Our lovely friends had been in and left some food in the fridge and our neighbour had hung a fresh homemade loaf of bread on the front door. Still, I needed to buy a few odds and ends this morning, so, after breakfast I threw on something not very presentable that I pulled out of my suitcase and went to the two shops in the village. Ten minutes of shopping took me about three quarters of an hour, from all the people I met, the welcome back hugs and kisses I received, the conversations I had comparing Spanish and Irish weather. I felt welcomed home by my adopted village.

And then, the icing on the cake – collecting Lady from her summer villa (with a swimming pool, no less) and taking her home. Now that our scruffy, dusty, hair in her eyes Lady is back, my little home is complete.

Who cares that our two kayaks are still taking up most of the living room and the suitcases are on our bedroom floors? Time enough moving them tomorrow.

83. Dublin Airport…again

Organised mayhem

Here we are, back at Dublin airport again, but this time we are the ones departing. After eleven weeks away, we are going home to Sanlúcar. I am returning with mixed feelings – sad to leave this home, excited to return to that home.

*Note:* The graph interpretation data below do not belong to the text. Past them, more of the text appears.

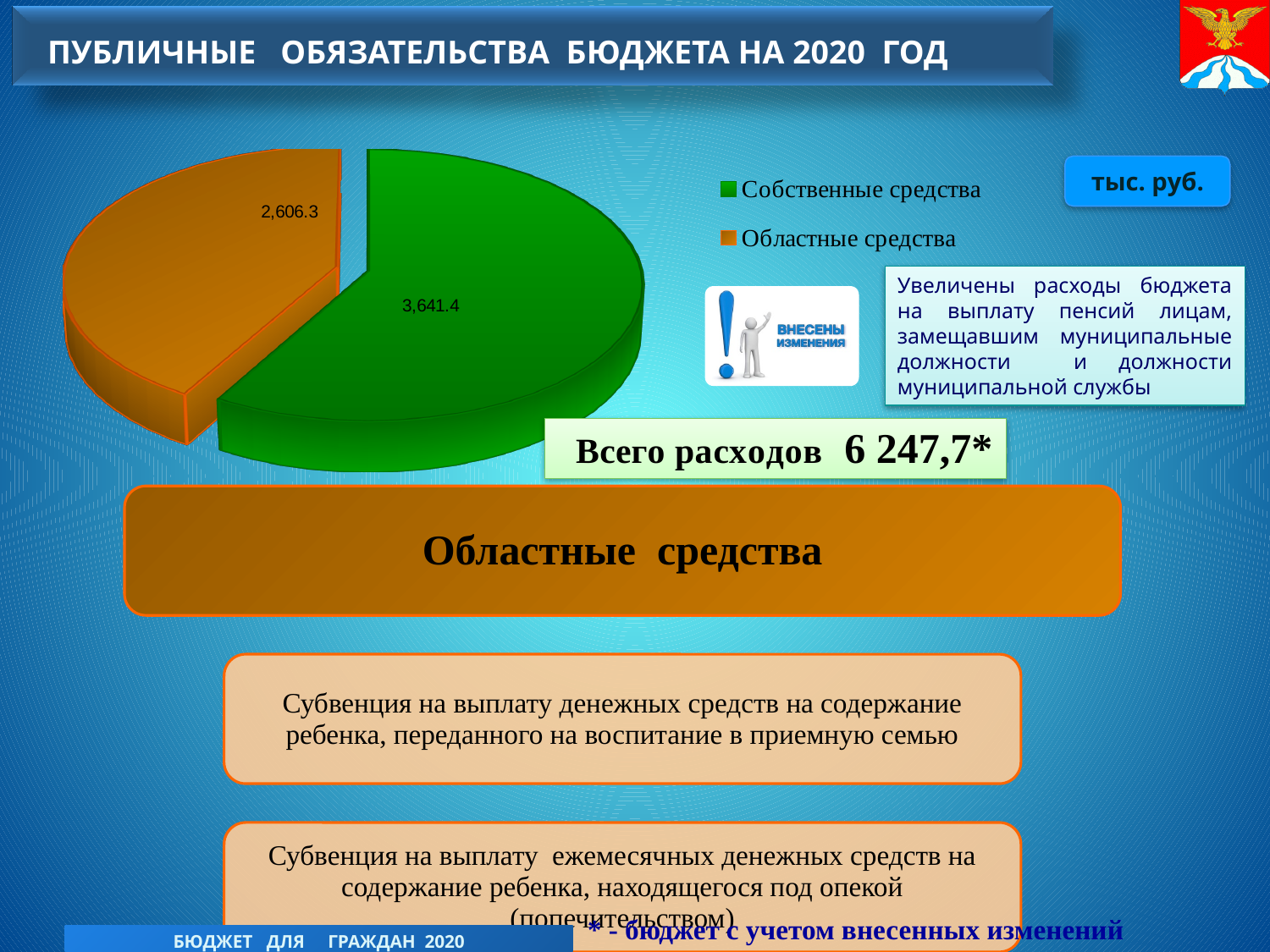
What is the value for Собственные средства in the pie chart? 3,641.4 Which category has the smallest slice in the pie chart? Областные средства What type of chart is shown on the slide? pie chart What is the value for Областные средства in the pie chart? 2,606.3 How many slices does the pie chart have? 2 What unit is indicated for the values in the pie chart? тыс. руб. How many entries does the legend list? 2 Which is larger, Собственные средства or Областные средства? Собственные средства What is the total of the two slices in the pie chart? 6,247.7 What is the difference between Собственные средства and Областные средства? 1,035.1 Which category has the largest slice in the pie chart? Собственные средства What colour is the slice for Областные средства? orange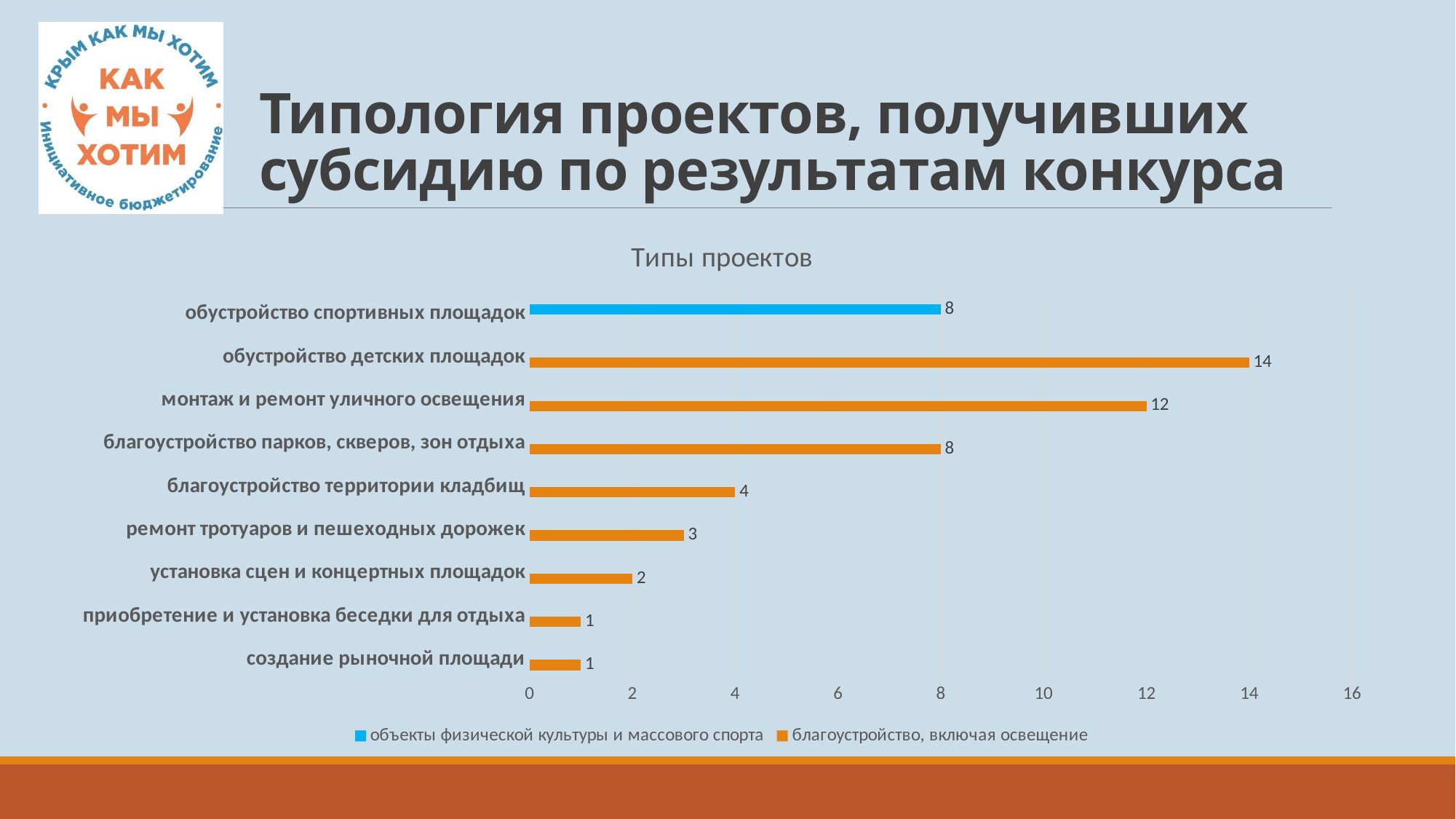
How many series does the legend list? 2 Which category has the highest value? обустройство детских площадок How many categories are shown in the chart? 9 What is the title of the chart? Типы проектов What is the difference between обустройство детских площадок and монтаж и ремонт уличного освещения? 2 What is the value for обустройство детских площадок? 14 What is the value for обустройство спортивных площадок? 8 Which series is shown in blue? объекты физической культуры и массового спорта What is the value for благоустройство территории кладбищ? 4 Which is larger: ремонт тротуаров и пешеходных дорожек or установка сцен и концертных площадок? ремонт тротуаров и пешеходных дорожек What is the value for монтаж и ремонт уличного освещения? 12 What kind of chart is shown? bar chart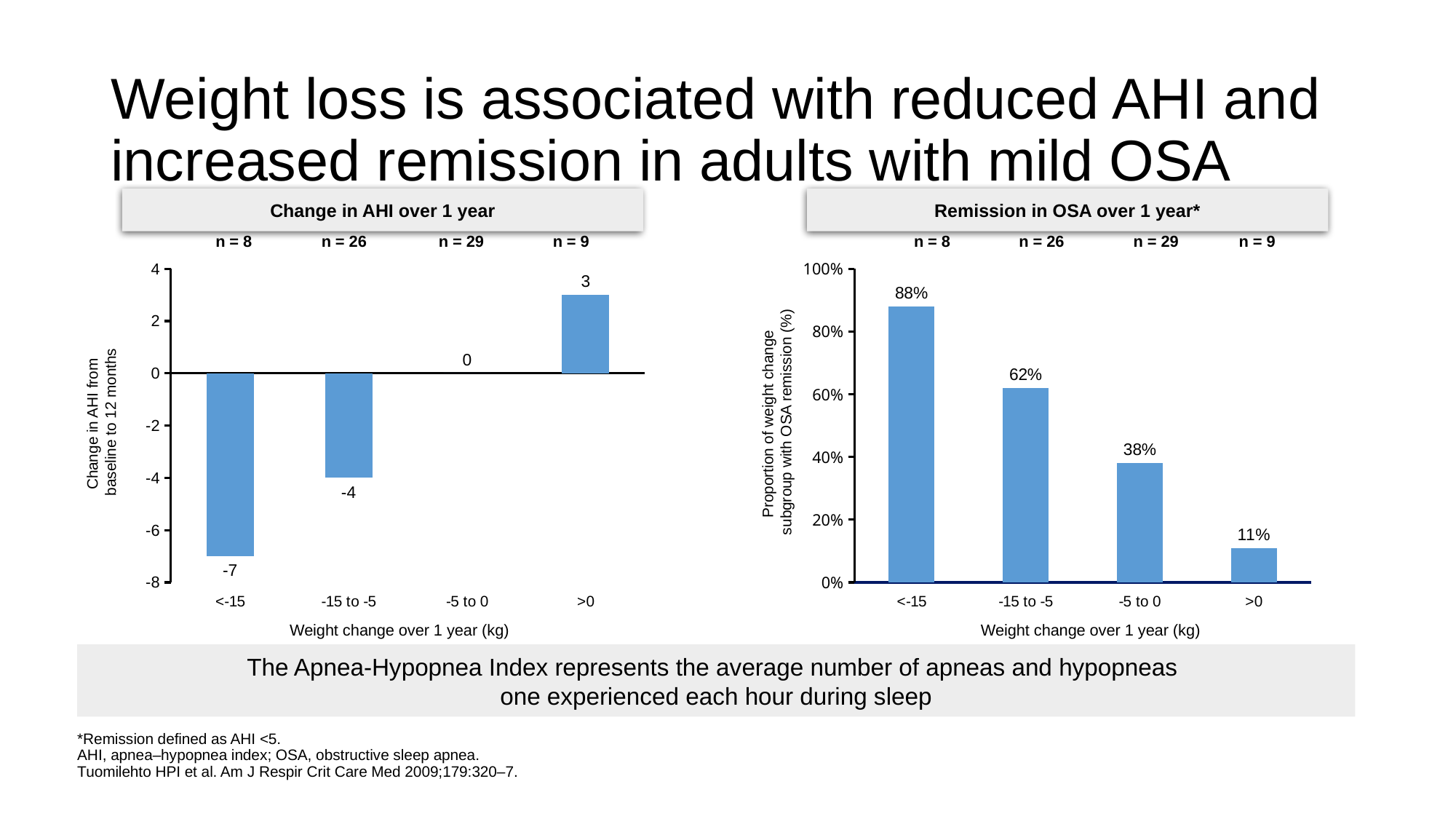
What is the x-axis title of the 'Remission in OSA over 1 year*' chart? Weight change over 1 year (kg) In the 'Change in AHI over 1 year' chart, what is the value for the <-15 kg weight change group? -7 In the 'Change in AHI over 1 year' chart, what is the value for the >0 kg weight change group? 3 In the 'Remission in OSA over 1 year*' chart, what is the difference between the remission proportions for the <-15 group and the >0 group? 77% In the 'Remission in OSA over 1 year*' chart, which weight change group has the highest remission proportion? <-15 In the 'Change in AHI over 1 year' chart, which weight change group has the lowest value? <-15 In the 'Remission in OSA over 1 year*' chart, which is larger: the value for -5 to 0 or the value for >0? -5 to 0 What kind of chart is the 'Remission in OSA over 1 year*' chart? bar chart In the 'Change in AHI over 1 year' chart, how many weight change categories are shown? 4 In the 'Change in AHI over 1 year' chart, what is the difference between the values for the -15 to -5 group and the <-15 group? 3 In the 'Change in AHI over 1 year' chart, do the values rise or fall moving from <-15 to >0 along the x axis? rise In the 'Remission in OSA over 1 year*' chart, what is the remission proportion for the -15 to -5 kg group? 62%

This trip to the airport has been preceded by methodical packing over the course of 24 hours. We’re returning with a lot more than we left with – books mostly, and they’re heavy. Irish people, please don’t judge me for the Tetley tea. It’s a compromise and easier to buy in bulk than Irish brands.

Unlike the quiet evening at the airport 12 days ago to pick up my sister, the airport today is crowded, full of hustle and bustle. It seems as if every childless adult in Ireland has decided to go on holidays today, now that the school holidays are over and families are no longer travelling. The crowdedness has made it all a little overwhelming – sensory overload on top of the usual departure sensations regarding baggage weight, and security and so on.

But here we are, and in a few hours we will be home and returning to our own term-time routine.